After a failed coup attempt in Turkey on July 15-16, the government of President Recep Erdogan began tightening control and stifling freedom of expression in the nation - actions that have alarming historical parallels.

The government has issued warrants to detain journalists and discharge academic faculty. These totalitarian actions not only affect freedom of expression, but also put the safety and livelihoods of professors, teachers and human rights activists in peril.

Since July 16, Turkey’s Council of Higher Education has called for the resignation of all university faculty deans. Turkish academics have been banned from traveling abroad, 15,000 education ministry officials were suspended and 21,000 school teachers have had their licenses revoked.

The government has also ordered dozens of media organization closed down, including 45 newspapers, 15 television stations and 23 radio stations.

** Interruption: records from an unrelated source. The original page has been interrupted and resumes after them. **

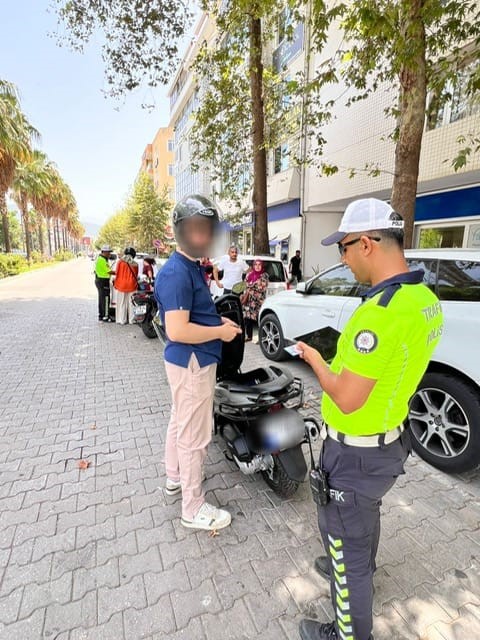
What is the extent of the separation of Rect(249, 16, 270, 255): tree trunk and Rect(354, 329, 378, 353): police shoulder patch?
321 inches

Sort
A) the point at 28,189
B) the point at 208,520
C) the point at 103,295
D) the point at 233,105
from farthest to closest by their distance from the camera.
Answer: the point at 28,189
the point at 233,105
the point at 103,295
the point at 208,520

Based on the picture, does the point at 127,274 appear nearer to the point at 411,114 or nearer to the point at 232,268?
the point at 232,268

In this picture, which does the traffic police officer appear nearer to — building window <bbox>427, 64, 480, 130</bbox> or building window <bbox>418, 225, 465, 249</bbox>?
building window <bbox>427, 64, 480, 130</bbox>

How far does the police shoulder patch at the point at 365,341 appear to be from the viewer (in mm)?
1165

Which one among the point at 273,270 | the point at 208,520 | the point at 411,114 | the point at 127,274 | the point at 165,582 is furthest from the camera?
the point at 127,274

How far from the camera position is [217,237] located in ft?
→ 6.67

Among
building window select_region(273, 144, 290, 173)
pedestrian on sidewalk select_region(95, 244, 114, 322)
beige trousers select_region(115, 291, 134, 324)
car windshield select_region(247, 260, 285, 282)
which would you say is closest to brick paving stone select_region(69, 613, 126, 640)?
car windshield select_region(247, 260, 285, 282)

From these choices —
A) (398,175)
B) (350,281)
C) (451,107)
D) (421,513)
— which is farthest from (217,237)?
(451,107)

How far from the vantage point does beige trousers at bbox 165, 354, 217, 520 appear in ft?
6.63

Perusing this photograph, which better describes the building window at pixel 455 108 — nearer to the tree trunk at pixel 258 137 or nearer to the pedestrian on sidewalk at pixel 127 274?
the tree trunk at pixel 258 137

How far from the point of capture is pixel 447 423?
2.81 metres

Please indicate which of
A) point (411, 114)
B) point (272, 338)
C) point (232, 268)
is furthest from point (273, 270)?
point (411, 114)

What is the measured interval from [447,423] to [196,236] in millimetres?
2473

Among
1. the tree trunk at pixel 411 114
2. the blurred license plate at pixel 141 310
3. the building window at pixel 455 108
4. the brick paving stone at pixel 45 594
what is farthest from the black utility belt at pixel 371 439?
the building window at pixel 455 108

As an institute committed to preventing genocide by understanding its causes and consequences, USC Shoah Foundation sees these edicts as grave warning signs. These actions must be stopped before they progress deeper into the dark hole that we must all be ever vigilant to guard against.

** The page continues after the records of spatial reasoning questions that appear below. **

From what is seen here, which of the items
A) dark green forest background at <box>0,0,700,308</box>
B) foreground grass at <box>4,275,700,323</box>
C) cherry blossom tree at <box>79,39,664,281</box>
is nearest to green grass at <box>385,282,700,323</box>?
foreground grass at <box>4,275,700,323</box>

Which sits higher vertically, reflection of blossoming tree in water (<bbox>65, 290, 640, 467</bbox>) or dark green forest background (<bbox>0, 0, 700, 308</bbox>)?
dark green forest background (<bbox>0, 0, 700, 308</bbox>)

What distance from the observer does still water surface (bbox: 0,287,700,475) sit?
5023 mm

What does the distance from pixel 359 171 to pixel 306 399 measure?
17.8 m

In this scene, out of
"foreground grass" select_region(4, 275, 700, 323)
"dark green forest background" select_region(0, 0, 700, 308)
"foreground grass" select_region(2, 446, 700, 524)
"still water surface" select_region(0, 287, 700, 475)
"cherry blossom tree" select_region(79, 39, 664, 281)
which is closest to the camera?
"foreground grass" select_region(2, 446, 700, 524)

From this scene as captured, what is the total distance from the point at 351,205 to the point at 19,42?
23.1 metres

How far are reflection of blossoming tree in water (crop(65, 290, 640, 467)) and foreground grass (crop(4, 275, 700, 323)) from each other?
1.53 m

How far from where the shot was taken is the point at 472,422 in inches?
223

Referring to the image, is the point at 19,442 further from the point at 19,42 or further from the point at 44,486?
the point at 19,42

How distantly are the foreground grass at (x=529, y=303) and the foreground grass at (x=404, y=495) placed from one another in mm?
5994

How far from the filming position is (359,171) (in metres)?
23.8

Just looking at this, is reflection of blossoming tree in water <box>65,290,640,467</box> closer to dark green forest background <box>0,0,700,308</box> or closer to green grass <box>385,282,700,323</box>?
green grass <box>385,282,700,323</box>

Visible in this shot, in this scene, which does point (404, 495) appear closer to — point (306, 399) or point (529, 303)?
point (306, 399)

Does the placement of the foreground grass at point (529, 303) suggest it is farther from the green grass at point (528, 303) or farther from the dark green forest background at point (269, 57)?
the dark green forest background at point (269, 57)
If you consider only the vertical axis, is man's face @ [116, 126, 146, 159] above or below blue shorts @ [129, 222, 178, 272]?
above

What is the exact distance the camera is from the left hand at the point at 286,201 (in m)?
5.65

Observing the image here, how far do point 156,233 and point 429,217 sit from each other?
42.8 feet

"We denounce the actions to clamp down basic human freedoms and strip citizens of their rights."

Despots will look for any excuse to further their nefarious ends. We know from history that Hitler used emergency powers after the 1933 Reichstag Fire as an excuse to halt democratic rights and begin his rise to total tyranny. There are countless other examples of demagogues who took the opportunity to restrict the rights of citizens in times of confusion and fear.

Turkey has long denied the genocide of the Armenians and not confronted its own brutal past. The draconian measures are redolent of events 100 years ago when the Ottoman Turkish government began rounding up Armenian intellectuals and community leaders – events that led directly to the murder of 1.5 million people in the Armenian Genocide. For Armenians, what is playing out is particularly worrisome, but it concerns the entire global community if we truly care about human rights.

Let us not fool ourselves into thinking that it can’t happen again. That is why we denounce the actions to clamp down basic human freedoms and strip citizens of their dignity and rights.